A U.S. Senate committee memo said Microsoft Corp. used aggressive international tax maneuvers to avoid billions of dollars in taxes over the past three years.
The committee memo, released for a hearing today in Washington, said Microsoft used transactions with subsidiaries in Puerto Rico, Ireland, Singapore and Bermuda to save at least $6.5 billion in taxes. The committee also revealed that Hewlett- Packard Co. has used a series of short-term internal loans that allowed the company to tap its offshore cash for domestic operations without paying taxes, according to the memo.
Senator Carl Levin, a Michigan Democrat and chairman of the Permanent Subcommittee on Investigations, didn’t accuse the companies of acting illegally, though he said he was “highly dubious” that HP was in compliance with the tax law.
Such financial maneuvers “may be in your temporary interest as a corporation,” Levin told Bill Sample, Microsoft’s corporate vice president for worldwide tax, at the hearing. “It increases your profits and reduces your taxes, but there’s a heavy cost to the United States,” Levin said.
Levin and the panel’s top Republican, Tom Coburn of Oklahoma, sent the memo to committee members.
Coburn described the moves as “properly legal tax avoidance” by companies taking advantage of a tax code that needs an overhaul.
“Our report is about the symptoms of the disease, not the real disease,” he said at the hearing.
The report describes the ways companies can move profits outside of the country and keep them there to avoid U.S. taxes.
“We comply with U.S. and foreign tax laws,” Sample said at the hearing. “That is not to say that the rules cannot be improved.”
U.S.-based companies owe U.S. taxes on profits they earn around the world. They receive credits against that liability for taxes paid to foreign governments, and they don’t have to pay U.S. taxes until they bring the money home.
The gap between the 35 percent U.S. corporate tax rate and lower tax rates in the rest of the world gives companies an incentive to book profits outside of the U.S. Levin said technology companies can easily move intangible assets such as patents outside of the U.S. with intra-company transactions at low prices.
Those intangible assets are hard to value, and disputes about the correct price for such intra-company transactions are common.
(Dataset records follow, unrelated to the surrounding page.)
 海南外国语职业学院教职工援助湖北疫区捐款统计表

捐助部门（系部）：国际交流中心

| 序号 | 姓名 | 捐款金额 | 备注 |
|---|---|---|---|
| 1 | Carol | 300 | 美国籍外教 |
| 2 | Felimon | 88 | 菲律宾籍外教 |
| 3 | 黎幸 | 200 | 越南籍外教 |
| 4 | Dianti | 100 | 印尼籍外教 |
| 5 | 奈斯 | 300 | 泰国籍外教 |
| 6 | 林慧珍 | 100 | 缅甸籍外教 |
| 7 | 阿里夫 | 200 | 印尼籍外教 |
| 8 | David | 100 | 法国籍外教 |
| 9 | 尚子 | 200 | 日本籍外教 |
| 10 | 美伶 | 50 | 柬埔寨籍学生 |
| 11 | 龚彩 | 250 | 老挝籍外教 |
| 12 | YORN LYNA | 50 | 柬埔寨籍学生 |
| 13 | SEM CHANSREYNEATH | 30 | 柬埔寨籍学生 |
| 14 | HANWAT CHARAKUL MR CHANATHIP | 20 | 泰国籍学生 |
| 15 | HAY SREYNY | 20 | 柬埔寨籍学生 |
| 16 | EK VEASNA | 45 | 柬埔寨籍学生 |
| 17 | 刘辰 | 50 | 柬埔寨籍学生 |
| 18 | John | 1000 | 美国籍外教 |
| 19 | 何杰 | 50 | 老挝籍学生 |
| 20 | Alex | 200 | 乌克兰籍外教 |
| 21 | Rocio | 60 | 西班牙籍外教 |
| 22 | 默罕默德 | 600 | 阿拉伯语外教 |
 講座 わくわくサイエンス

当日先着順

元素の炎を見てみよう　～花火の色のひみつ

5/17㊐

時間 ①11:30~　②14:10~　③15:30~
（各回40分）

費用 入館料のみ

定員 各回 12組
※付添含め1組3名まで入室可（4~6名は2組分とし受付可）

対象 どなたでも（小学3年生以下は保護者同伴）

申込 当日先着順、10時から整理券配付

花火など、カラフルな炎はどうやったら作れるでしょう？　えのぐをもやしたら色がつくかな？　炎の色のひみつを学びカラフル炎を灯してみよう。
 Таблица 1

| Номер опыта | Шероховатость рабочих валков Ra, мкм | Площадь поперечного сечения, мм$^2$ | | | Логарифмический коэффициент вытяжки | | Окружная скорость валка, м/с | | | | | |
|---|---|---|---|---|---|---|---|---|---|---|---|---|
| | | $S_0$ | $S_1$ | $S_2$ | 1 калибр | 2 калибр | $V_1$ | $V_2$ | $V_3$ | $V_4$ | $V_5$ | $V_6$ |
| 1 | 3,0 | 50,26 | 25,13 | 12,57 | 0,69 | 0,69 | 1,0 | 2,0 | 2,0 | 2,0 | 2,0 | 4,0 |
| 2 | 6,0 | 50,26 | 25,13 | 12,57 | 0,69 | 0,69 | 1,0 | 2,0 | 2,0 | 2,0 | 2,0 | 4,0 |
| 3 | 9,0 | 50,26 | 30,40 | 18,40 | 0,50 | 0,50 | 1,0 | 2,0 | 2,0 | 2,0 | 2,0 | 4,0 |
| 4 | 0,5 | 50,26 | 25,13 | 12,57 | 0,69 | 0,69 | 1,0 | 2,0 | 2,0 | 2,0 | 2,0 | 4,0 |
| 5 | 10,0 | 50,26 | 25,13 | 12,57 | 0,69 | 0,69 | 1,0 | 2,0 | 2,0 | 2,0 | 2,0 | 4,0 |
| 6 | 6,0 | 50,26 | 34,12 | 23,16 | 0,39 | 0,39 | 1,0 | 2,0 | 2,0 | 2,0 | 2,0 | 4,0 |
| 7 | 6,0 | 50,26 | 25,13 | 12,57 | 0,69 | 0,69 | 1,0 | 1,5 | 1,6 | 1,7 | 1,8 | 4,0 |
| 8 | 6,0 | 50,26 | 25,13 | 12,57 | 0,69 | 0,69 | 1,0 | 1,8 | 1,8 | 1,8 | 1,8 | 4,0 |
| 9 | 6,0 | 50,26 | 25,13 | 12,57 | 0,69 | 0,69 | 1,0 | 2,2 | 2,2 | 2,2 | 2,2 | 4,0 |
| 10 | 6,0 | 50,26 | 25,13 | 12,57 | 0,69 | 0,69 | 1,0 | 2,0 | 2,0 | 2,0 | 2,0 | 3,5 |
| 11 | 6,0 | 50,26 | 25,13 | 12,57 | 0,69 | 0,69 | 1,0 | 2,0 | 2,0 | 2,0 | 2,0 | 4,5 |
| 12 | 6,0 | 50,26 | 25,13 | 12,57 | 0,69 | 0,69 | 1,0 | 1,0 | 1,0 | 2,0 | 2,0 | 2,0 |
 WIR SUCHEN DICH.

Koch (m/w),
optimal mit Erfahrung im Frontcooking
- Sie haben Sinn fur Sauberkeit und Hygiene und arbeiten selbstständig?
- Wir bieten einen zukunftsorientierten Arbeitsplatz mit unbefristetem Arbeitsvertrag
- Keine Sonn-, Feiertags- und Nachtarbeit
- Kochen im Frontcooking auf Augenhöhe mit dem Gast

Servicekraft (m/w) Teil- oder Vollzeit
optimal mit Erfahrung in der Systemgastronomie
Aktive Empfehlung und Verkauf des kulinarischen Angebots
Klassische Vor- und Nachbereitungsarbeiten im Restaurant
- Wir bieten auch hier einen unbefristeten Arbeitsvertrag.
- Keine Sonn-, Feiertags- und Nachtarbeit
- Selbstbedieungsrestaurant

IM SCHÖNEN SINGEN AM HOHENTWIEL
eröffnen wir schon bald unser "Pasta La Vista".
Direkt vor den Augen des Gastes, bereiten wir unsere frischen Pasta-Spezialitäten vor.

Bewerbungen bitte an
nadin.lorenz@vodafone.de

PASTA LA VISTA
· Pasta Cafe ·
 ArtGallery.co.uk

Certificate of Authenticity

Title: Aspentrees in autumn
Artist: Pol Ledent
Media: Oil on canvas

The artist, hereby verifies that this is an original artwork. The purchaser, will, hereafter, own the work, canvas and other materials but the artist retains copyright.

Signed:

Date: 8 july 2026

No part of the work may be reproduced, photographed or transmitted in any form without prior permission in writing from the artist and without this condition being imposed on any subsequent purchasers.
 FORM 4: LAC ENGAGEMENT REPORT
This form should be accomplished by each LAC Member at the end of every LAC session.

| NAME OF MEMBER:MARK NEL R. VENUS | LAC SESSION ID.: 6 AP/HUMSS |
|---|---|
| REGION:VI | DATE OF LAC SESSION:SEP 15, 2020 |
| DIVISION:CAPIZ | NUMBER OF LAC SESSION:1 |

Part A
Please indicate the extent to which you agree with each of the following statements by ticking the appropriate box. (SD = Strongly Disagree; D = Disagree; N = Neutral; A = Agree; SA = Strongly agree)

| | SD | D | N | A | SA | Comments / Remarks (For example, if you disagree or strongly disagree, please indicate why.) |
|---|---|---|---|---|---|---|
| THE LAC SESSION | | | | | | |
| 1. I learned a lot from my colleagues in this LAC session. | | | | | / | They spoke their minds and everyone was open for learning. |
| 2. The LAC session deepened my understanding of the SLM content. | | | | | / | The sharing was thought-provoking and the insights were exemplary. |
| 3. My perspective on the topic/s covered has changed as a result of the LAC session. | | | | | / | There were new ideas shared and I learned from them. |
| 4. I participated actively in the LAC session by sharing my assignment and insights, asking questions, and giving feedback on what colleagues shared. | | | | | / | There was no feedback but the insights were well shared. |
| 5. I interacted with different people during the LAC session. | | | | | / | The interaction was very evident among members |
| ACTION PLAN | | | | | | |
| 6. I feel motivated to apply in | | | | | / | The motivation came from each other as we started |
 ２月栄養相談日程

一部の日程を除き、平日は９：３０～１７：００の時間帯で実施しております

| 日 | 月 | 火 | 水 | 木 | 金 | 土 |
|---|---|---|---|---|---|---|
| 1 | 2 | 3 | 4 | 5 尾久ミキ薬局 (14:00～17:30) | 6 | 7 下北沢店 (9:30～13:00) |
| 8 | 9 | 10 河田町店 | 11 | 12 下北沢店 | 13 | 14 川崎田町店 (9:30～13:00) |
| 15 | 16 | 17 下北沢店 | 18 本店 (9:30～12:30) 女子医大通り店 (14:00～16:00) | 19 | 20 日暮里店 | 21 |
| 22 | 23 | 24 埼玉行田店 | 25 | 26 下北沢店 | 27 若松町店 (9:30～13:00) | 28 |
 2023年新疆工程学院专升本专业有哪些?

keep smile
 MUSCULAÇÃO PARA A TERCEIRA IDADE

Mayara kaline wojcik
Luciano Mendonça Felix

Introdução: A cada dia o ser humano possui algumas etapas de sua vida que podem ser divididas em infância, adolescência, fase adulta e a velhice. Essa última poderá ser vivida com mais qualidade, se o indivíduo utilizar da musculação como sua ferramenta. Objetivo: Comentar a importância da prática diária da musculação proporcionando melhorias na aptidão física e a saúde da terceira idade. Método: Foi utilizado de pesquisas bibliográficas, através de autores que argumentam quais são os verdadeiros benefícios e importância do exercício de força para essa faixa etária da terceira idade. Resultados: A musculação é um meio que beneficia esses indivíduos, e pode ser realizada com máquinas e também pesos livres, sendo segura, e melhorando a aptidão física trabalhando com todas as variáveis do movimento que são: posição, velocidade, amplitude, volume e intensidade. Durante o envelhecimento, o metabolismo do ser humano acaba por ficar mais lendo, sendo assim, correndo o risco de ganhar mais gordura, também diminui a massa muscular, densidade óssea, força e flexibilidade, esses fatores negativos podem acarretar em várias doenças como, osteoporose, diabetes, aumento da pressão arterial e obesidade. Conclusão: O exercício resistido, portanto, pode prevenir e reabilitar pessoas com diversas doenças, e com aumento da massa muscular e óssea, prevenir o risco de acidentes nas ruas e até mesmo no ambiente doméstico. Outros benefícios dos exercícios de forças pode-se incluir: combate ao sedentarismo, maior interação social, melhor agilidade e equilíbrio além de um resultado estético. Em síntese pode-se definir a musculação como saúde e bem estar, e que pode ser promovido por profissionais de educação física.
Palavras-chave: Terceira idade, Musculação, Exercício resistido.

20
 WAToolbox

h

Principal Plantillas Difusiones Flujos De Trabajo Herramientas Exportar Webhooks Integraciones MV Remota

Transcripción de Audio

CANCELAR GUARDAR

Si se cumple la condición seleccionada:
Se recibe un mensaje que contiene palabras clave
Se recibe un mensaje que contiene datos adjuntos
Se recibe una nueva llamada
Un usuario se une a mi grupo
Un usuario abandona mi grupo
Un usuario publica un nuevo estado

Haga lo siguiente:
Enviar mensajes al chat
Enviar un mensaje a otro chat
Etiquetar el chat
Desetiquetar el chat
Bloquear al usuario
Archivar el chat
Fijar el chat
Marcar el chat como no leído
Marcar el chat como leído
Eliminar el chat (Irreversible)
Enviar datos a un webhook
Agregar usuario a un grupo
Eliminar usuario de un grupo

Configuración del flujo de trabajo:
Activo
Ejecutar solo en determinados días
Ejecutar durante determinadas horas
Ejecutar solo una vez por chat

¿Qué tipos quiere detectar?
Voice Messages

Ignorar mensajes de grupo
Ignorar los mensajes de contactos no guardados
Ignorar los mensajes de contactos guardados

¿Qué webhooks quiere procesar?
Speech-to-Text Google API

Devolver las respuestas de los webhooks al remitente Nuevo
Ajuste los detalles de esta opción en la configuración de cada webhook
When foreign subsidiaries in low-tax countries pay too little, either up front or over time, they can get annual profits paid to them out of proportion to what they paid.
“The high-tech industry is probably the number-one user of these offshore entities to transfer intellectual property,” Levin said.
In questioning Sample, Levin outlined how Microsoft uses transactions within the company, all with its own money, to assign about 47 percent of its income from U.S. sales to a Puerto Rico subsidiary, and how it shifts some income from around the world to a Bermuda subsidiary that has no employees.
Levin’s investigators sent letters to companies and used subpoenas to get information that companies don’t typically disclose. He said they focused on Microsoft and HP to show patterns that are common across U.S. companies.
Levin attributed such tax avoidance in part to a lack of enforcement by the Internal Revenue Service, gaps in IRS regulations and “loopholes” created by Congress.
Levin emphasized HP’s use of loans to tap its offshore cash. The loans, the report said, are structured to comply with the letter of tax rules that allow short-term loans from subsidiaries in Belgium and the Cayman Islands to the parent company.
Although long-term loans would trigger tax consequences, the alternating-loan program provided a potential continuous stream of money for HP.
The memo, citing company documents, said as much as $5 billion was available to the parent company in 2008 and that the company borrowed from $6 billion to $9 billion in 2010. HP holds $29.1 billion in untaxed earnings outside the U.S., according to the company’s most recent annual filing.
IRS rules allow companies to take loans from foreign subsidiaries without tax consequences within a given fiscal quarter. The Belgian and Cayman subsidiaries have different fiscal calendars.
The company developed a schedule that allowed loans from the Belgian subsidiary within its fiscal quarters, and then loans from the Cayman subsidiary with a calendar that covered the periods when the Belgian subsidiary was crossing from one quarter to the next.
Lester Ezrati, a senior vice president for tax at HP, said at the hearing that the company did have gaps in its borrowing from the foreign subsidiaries. He also said the IRS didn’t raise concerns when it examined the loans during a recent audit.
HP has fully complied with U.S. tax law, the company said in a statement.
“We are disappointed to see what appears to be a politically motivated attack on one of America’s largest employers,” it said.